Caro Professore, mi ha colpito nel sottotitolo del libro  la sua autodefinizione di “pococredente” , per  descriversi nel contesto dell’interlocuzione con Mons. Paglia. Non voglio pensare ad una “diminutio” quantitativa, non è un problema di pesi e contrappesi materiali ma di convincimenti spirituali. La fede implica un processo di affidamento e di trascendenza, mi permetto di pensare che il dubbio riguardi anche l’aspetto dogmatico, certi orpelli e corollari che esprimono una dimensione di esteriorità alla quale sono in molti a non aderire. Ritengo che nel nostro transito esistenziale la vita sia l’unica certezza di cui disponiamo: considerarla un dono o un compito da realizzare (lei afferma “un dono di cui possiamo disporre come vogliamo”)  non inficia il senso del dovere che deve spingerci ad operare per il bene. Il dubbio di vivere rettamente, disse Corrado Alvaro, è una grande disperazione che ci allontana dalla ricerca della verità. Mi piacerebbe perciò che Lei commentasse queste parole del nostro scrittore Mario Rigoni Stern: “Come vivere? Questa domanda ce la dobbiamo porre non soltanto alla fine di un millennio, di un secolo, di un anno, ma tutti i giorni, e tutti i giorni svegliandoci, si dovrebbe dire: oggi che cosa ci aspetta? Allora io considero che si dovrebbero fare le cose bene, perché non c’è maggiore soddisfazione di un lavoro ben fatto”. Le chiedo questo perché sono certo che la Sua “pococredenza” sia un’ammissione di inadeguatezza (non un senso di colpa) che tutti dovremmo condividere poiché reca implicito e taciuto il senso di una finitudine creaturale di cui – confido- anche Lei sia consapevole, come l’avvertire un bisogno di completamento che Le rende onore e che forse tra le pieghe nasconde una “fede” magari non ortodossa ma certamente ricca di dignità, onestà intellettuale e volontà di fare sempre “cose ben fatte”. Sono convinto infatti che la coscienza morale che abita in ciascuno di noi sia il vero discrimine di tutto ciò che ci riguarda,  per misurare se stessi e commisurarci agli altri. Ci riassume il senso di questa “autodefinizione”?

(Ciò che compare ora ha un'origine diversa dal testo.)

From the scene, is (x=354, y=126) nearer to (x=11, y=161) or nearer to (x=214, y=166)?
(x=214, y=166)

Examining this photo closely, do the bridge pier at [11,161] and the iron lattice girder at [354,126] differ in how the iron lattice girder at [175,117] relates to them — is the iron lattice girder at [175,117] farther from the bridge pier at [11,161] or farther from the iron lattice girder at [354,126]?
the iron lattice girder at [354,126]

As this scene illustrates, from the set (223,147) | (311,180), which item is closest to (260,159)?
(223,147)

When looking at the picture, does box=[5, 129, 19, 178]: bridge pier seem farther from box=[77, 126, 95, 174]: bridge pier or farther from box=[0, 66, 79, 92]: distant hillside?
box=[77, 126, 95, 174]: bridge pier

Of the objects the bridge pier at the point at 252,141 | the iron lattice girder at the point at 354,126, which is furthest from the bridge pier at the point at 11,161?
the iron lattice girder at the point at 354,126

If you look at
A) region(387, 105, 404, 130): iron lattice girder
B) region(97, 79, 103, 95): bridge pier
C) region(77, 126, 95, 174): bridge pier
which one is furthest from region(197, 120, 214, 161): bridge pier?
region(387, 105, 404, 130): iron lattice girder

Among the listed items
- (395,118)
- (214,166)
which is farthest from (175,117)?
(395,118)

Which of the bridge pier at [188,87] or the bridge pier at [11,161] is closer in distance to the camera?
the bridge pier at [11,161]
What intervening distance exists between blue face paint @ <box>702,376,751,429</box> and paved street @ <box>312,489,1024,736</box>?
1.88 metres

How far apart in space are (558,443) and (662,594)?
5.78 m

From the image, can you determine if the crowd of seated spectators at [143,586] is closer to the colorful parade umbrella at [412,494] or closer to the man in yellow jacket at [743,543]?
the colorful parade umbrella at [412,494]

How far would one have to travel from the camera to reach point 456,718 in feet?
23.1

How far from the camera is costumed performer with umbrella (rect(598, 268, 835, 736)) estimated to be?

Prof. Manconi. Come molte volte mi accade le mie definizioni e autodefinizioni, si esprimono in un negativo: in un non seguito da un termine declamatorio o, come in questo caso, in quell’avverbio di quantità, poco. Ma anche il mio motto personale – “limitare il disonore” – indica esattamente una misura e la definizione di male minore è, in qualche modo, il titolo della mia strategia politica, se mai ne abbia una. Dunque, pococredente, innanzitutto perché non sono credente. Ma non sono noncredente, né agnostico né ateo, e quella formula pococredente allude a una postura di ascolto – di tutto ciò che è fatto religioso – e di problematica attesa. Più orientata pessimisticamente verso la probabile delusione, ma non per questo meno interessata all’imprevedibile e all’inaspettato che l’attesa può infine rivelare.